However, when we preview the data in the Kinesis stream it looks like this:

This looks like an encoding error. Our raw data should be UTF-8, that’s why I am surprised to see issues that look encoding-related.

So far we have only set up JavaScript trackers and scala-stream-collector and want to add stream-enrich (via Kinesis).

Any help greatly appreciated,
Ian


#2

Hi Ian,

What you’re seeing there is the raw bytes associated with the Thrift serialized collector payload. The Scala stream collector when sinking to Kinesis will sink in this Thrift format. The stream enrich process will read this Thrift serialized format out of this collector Kinesis stream and then if configured will sink out to an additional new Kinesis enriched stream in a Base64 encoded TSV format. If you read off this enriched stream you’ll have something that’s more human readable.

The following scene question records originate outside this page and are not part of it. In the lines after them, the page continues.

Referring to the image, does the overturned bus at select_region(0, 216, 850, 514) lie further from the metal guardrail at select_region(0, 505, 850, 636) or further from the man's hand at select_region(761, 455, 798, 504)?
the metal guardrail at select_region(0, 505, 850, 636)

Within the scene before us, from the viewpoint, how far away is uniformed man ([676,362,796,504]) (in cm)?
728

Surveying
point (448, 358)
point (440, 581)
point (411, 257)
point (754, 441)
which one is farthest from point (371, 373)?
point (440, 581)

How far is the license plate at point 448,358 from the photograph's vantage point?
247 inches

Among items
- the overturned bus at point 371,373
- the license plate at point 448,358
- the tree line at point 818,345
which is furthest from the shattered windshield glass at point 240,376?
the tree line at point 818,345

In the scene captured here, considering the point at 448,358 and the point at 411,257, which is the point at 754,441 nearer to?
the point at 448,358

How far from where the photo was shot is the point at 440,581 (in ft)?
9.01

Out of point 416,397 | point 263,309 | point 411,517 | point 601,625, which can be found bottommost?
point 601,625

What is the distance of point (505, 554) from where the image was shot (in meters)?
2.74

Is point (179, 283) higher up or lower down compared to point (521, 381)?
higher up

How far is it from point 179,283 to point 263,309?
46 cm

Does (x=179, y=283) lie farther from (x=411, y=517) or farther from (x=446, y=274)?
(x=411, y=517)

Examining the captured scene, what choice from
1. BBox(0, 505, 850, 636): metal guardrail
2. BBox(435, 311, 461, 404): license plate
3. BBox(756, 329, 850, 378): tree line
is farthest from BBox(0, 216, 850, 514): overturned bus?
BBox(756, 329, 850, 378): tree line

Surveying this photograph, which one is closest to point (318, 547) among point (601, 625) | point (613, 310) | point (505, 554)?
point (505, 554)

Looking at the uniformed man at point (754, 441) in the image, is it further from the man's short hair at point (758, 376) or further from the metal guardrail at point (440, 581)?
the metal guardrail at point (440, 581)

Here’s my poorly drawn ASCII diagram to explain


   +--------------------+          +-------------------------+         +---------------+     +-------------------------+
   |                    |          |                         |         |               |     |                         |
   |                    |  Thrift  |                         |  Thrift |               | TSV |                         |
   | collector          +----------+  Kinesis payload stream +---------+ Stream enrich +-----+ Kinesis enriched stream |
   |                    |          |                         |         |               |     |                         |
   |                    |          |                         |         |               |     |                         |
   +--------------------+          +-------------------------+         +---------------+     +-------------------------+

You can of course read the TSV directly off the enriched stream or also use one of the Analytics SDKs in Scala or Python to help.


#3

Hi Mike,

Thank you so much for your quick reply! I had read about Thrift but didn’t remember it when I saw these encoding-like errors. Your diagram should definitely be added to the official documentation! :wink:

Best regards,
Ian